*** DATA Section Begins ***
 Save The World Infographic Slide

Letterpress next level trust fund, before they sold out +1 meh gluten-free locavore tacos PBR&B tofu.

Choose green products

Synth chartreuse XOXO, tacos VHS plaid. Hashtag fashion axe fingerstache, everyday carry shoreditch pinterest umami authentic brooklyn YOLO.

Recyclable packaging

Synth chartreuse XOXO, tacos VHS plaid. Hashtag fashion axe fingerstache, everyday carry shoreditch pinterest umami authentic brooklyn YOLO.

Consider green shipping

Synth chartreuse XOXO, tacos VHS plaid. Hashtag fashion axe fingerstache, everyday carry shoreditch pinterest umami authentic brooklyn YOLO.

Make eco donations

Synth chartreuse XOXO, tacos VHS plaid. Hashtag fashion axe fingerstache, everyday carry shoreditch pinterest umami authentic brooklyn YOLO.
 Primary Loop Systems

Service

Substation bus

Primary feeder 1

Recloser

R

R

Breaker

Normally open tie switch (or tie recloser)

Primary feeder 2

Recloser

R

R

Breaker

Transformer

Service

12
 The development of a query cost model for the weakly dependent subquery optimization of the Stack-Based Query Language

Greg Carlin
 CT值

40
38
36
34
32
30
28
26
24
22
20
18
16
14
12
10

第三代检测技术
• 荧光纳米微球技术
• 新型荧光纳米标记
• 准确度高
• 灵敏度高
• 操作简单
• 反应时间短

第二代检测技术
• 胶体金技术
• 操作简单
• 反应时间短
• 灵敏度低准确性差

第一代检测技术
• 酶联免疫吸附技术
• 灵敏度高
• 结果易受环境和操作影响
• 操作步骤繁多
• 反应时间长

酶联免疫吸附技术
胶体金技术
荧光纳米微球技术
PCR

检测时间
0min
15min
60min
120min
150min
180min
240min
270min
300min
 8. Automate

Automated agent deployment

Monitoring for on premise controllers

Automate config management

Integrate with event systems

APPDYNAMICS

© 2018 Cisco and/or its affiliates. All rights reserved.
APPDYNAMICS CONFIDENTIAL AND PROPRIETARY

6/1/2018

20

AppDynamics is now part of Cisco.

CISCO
*** DATA Section Ends ***
▶ _PROBLEM TO SOLVE_: Set down every record once more, exactly as written.

▶ _RESULT OF THE EXERCISE_:
 Save The World Infographic Slide

Letterpress next level trust fund, before they sold out +1 meh gluten-free locavore tacos PBR&B tofu.

Choose green products

Synth chartreuse XOXO, tacos VHS plaid. Hashtag fashion axe fingerstache, everyday carry shoreditch pinterest umami authentic brooklyn YOLO.

Recyclable packaging

Synth chartreuse XOXO, tacos VHS plaid. Hashtag fashion axe fingerstache, everyday carry shoreditch pinterest umami authentic brooklyn YOLO.

Consider green shipping

Synth chartreuse XOXO, tacos VHS plaid. Hashtag fashion axe fingerstache, everyday carry shoreditch pinterest umami authentic brooklyn YOLO.

Make eco donations

Synth chartreuse XOXO, tacos VHS plaid. Hashtag fashion axe fingerstache, everyday carry shoreditch pinterest umami authentic brooklyn YOLO.
 Primary Loop Systems

Service

Substation bus

Primary feeder 1

Recloser

R

R

Breaker

Normally open tie switch (or tie recloser)

Primary feeder 2

Recloser

R

R

Breaker

Transformer

Service

12
 The development of a query cost model for the weakly dependent subquery optimization of the Stack-Based Query Language

Greg Carlin
 CT值

40
38
36
34
32
30
28
26
24
22
20
18
16
14
12
10

第三代检测技术
• 荧光纳米微球技术
• 新型荧光纳米标记
• 准确度高
• 灵敏度高
• 操作简单
• 反应时间短

第二代检测技术
• 胶体金技术
• 操作简单
• 反应时间短
• 灵敏度低准确性差

第一代检测技术
• 酶联免疫吸附技术
• 灵敏度高
• 结果易受环境和操作影响
• 操作步骤繁多
• 反应时间长

酶联免疫吸附技术
胶体金技术
荧光纳米微球技术
PCR

检测时间
0min
15min
60min
120min
150min
180min
240min
270min
300min
 8. Automate

Automated agent deployment

Monitoring for on premise controllers

Automate config management

Integrate with event systems

APPDYNAMICS

© 2018 Cisco and/or its affiliates. All rights reserved.
APPDYNAMICS CONFIDENTIAL AND PROPRIETARY

6/1/2018

20

AppDynamics is now part of Cisco.

CISCO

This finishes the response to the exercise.